• _RECORDS TO USE_
□ □ □ □
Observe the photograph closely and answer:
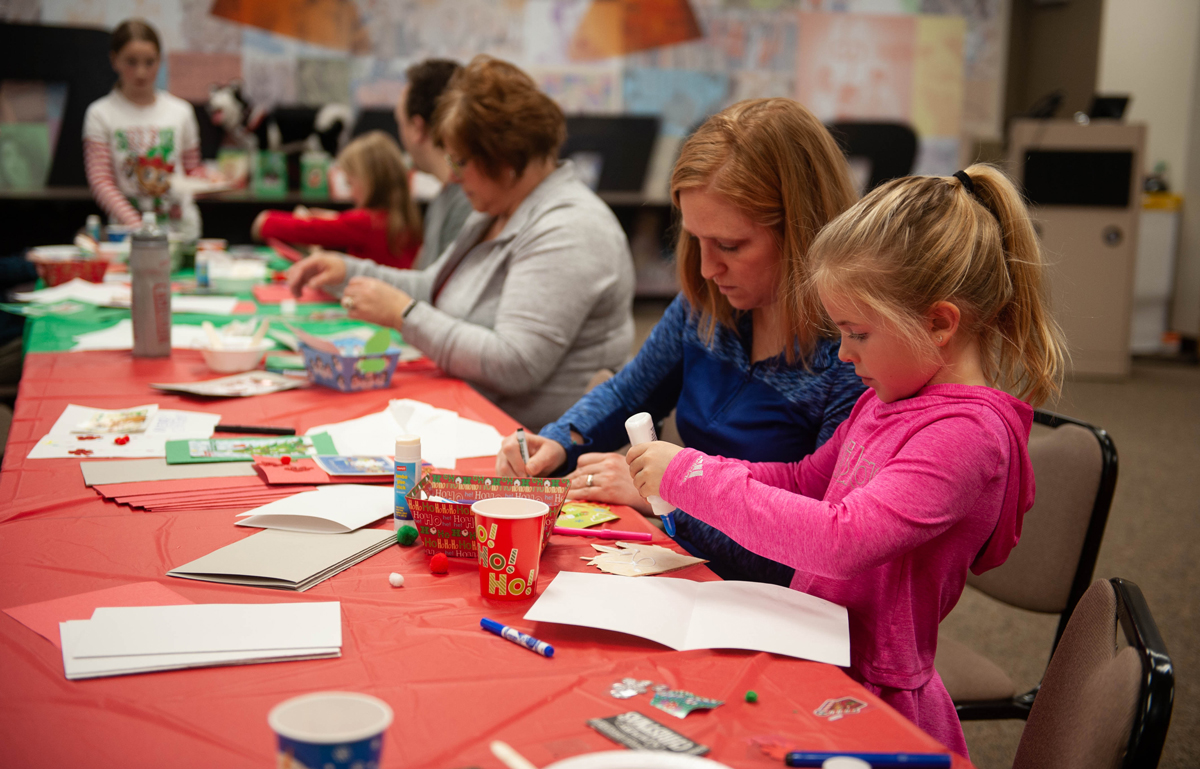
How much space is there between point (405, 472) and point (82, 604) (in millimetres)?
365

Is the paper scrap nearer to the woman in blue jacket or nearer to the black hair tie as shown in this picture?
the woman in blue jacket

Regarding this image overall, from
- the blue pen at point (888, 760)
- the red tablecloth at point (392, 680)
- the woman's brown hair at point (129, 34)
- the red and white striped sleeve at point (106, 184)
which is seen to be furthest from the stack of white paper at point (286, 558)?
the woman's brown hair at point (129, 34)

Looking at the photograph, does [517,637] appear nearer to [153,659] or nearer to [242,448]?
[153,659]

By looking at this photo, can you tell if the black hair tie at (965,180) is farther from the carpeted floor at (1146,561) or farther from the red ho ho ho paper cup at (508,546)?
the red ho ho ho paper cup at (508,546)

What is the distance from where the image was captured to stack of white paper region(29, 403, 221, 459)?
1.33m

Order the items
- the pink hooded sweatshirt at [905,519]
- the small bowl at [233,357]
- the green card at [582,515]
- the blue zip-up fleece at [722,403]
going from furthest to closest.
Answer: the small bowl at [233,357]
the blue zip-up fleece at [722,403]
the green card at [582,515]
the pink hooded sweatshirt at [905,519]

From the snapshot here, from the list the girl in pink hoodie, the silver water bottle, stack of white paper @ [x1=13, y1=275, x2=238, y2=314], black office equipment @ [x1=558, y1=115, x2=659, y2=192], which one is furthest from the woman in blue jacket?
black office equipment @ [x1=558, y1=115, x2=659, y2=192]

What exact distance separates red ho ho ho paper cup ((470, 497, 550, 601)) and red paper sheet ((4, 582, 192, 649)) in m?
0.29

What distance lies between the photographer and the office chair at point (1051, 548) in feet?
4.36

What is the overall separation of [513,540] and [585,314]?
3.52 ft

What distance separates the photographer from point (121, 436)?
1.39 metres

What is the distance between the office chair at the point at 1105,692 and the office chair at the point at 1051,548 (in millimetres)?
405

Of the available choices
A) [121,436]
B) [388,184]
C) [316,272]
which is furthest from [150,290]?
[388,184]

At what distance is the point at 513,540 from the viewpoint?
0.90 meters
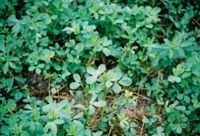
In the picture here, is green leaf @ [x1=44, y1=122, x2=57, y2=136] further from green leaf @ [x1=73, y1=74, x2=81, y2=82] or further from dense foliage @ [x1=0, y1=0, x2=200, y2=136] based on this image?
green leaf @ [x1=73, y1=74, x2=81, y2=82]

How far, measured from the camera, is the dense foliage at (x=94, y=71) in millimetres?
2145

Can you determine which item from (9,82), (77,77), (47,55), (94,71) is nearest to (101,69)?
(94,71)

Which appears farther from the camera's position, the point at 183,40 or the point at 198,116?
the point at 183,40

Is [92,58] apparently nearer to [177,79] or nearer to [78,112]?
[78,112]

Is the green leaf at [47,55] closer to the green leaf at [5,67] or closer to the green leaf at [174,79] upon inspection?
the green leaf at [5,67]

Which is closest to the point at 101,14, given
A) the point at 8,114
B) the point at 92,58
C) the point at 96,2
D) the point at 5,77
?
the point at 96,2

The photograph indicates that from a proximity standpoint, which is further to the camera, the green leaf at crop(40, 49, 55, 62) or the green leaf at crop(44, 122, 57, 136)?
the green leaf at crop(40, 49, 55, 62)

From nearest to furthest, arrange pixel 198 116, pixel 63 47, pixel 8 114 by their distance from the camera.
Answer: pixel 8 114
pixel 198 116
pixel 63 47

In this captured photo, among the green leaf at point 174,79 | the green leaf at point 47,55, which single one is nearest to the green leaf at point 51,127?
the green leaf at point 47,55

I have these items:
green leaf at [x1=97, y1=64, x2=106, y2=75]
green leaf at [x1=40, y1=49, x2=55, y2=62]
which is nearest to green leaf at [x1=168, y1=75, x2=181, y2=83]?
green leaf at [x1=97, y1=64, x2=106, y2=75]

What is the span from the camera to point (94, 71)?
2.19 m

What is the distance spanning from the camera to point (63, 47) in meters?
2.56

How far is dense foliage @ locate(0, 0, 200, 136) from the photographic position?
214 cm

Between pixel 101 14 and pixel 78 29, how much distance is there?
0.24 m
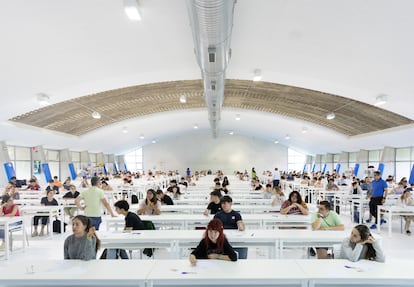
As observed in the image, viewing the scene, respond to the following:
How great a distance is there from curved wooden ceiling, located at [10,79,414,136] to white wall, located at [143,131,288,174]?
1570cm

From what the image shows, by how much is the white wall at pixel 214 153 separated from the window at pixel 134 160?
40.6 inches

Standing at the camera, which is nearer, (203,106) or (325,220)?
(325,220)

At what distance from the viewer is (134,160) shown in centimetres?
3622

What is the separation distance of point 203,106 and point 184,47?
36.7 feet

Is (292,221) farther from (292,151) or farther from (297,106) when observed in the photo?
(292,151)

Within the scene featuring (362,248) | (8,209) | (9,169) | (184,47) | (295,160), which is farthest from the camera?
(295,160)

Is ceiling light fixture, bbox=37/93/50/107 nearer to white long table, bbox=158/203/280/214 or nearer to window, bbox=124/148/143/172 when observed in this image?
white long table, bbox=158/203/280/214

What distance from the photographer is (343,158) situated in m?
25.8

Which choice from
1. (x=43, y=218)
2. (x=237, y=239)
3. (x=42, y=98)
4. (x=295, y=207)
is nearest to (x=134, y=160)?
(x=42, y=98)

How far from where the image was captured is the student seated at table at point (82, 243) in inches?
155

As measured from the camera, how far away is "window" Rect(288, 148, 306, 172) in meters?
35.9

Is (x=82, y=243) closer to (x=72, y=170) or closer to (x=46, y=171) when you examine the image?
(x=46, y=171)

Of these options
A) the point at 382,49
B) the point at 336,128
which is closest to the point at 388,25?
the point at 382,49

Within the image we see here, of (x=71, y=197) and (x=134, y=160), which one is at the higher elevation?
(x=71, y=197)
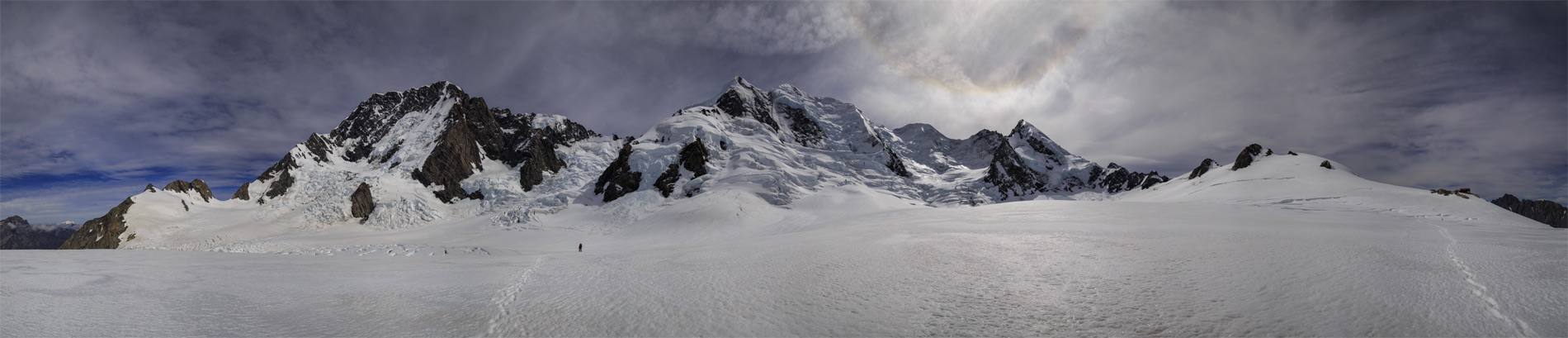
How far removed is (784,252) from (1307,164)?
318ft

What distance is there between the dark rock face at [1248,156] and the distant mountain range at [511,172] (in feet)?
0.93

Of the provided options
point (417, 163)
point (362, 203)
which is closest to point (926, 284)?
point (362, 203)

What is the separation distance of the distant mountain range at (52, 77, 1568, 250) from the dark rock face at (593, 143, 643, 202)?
□ □ □ □
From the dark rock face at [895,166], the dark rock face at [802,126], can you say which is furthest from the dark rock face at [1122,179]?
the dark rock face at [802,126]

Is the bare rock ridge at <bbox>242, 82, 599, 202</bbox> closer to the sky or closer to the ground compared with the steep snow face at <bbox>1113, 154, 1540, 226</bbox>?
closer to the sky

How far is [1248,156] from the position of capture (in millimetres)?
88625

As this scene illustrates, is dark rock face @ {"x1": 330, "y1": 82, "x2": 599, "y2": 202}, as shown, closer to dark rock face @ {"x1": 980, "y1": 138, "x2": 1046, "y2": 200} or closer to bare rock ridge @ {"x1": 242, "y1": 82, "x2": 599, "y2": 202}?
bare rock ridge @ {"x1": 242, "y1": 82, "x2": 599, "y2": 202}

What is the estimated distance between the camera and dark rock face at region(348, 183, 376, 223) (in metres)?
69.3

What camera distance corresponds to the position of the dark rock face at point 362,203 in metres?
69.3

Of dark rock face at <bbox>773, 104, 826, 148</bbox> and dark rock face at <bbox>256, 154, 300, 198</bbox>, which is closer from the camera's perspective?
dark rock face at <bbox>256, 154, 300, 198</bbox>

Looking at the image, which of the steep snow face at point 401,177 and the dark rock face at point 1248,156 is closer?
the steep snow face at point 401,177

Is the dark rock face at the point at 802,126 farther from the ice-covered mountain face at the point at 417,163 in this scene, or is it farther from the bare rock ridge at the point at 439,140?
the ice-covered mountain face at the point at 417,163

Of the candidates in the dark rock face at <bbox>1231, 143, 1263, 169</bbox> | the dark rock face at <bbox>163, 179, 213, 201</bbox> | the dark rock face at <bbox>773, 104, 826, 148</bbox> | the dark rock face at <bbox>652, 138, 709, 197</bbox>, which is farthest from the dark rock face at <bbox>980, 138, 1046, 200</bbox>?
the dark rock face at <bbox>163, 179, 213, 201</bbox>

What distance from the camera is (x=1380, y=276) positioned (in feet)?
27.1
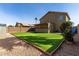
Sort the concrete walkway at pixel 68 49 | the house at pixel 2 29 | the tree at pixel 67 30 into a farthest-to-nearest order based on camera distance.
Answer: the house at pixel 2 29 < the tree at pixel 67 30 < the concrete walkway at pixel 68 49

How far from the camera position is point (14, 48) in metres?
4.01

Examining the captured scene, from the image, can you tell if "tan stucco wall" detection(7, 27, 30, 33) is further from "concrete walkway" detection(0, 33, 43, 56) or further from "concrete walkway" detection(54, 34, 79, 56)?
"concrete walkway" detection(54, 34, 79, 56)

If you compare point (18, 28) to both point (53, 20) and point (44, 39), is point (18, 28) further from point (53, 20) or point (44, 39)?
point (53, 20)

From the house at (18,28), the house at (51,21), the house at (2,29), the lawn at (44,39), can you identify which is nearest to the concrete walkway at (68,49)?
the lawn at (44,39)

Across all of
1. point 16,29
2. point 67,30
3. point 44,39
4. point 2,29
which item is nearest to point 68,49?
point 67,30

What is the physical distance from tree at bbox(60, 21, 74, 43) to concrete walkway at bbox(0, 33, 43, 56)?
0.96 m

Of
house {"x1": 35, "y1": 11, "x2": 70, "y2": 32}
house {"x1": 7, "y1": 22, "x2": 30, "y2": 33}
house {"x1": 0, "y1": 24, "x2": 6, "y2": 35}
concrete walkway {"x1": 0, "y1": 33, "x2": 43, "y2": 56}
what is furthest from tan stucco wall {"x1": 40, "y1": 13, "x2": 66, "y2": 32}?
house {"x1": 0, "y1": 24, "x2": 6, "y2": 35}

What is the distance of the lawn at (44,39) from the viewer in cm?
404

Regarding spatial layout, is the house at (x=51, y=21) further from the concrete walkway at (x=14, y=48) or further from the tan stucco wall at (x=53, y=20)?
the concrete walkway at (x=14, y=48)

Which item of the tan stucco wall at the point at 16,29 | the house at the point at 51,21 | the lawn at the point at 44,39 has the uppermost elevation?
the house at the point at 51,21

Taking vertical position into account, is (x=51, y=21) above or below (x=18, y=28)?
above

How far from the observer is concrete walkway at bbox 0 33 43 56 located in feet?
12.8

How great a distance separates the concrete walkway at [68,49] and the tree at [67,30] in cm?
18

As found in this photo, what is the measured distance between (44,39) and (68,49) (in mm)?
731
□ □ □ □
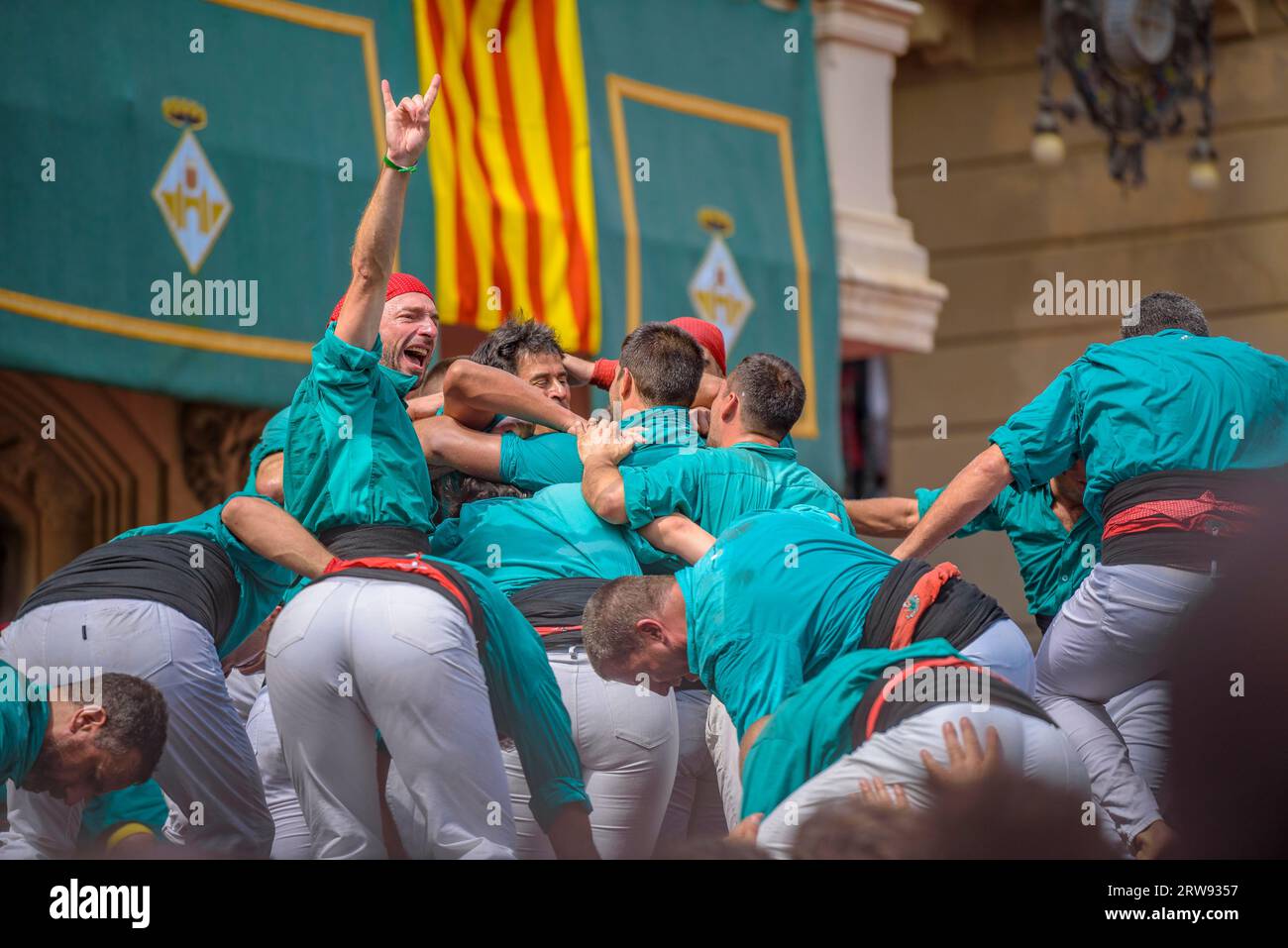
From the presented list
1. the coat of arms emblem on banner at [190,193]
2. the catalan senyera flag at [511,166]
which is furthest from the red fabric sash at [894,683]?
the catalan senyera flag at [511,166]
□ □ □ □
• _AIM OF THE TASK_
Extract each line of the entries above that contains the string "Within", matching uppercase and lowercase exactly.

• _WRITTEN RESPONSE_
Within the scene featuring (362,248) | (8,209) | (9,169) | (184,47) | (295,160), which is farthest from the camera?
Within the image we see here, of (x=71, y=197) and (x=134, y=160), which one is at the higher elevation?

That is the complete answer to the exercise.